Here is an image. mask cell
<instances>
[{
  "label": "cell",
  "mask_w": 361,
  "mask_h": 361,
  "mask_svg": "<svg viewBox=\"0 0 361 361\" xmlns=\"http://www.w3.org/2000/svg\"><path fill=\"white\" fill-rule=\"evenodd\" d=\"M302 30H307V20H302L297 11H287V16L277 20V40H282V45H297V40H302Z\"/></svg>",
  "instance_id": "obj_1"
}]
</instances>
━━━━
What to produce |
Copy out every line of the entries above, character for character, with nothing changed.

Answer to the task |
Here is an image. mask cell
<instances>
[{
  "label": "cell",
  "mask_w": 361,
  "mask_h": 361,
  "mask_svg": "<svg viewBox=\"0 0 361 361\" xmlns=\"http://www.w3.org/2000/svg\"><path fill=\"white\" fill-rule=\"evenodd\" d=\"M302 30H307V20H302L297 11H287V16L277 20V40H282V45H297V40H302Z\"/></svg>",
  "instance_id": "obj_1"
}]
</instances>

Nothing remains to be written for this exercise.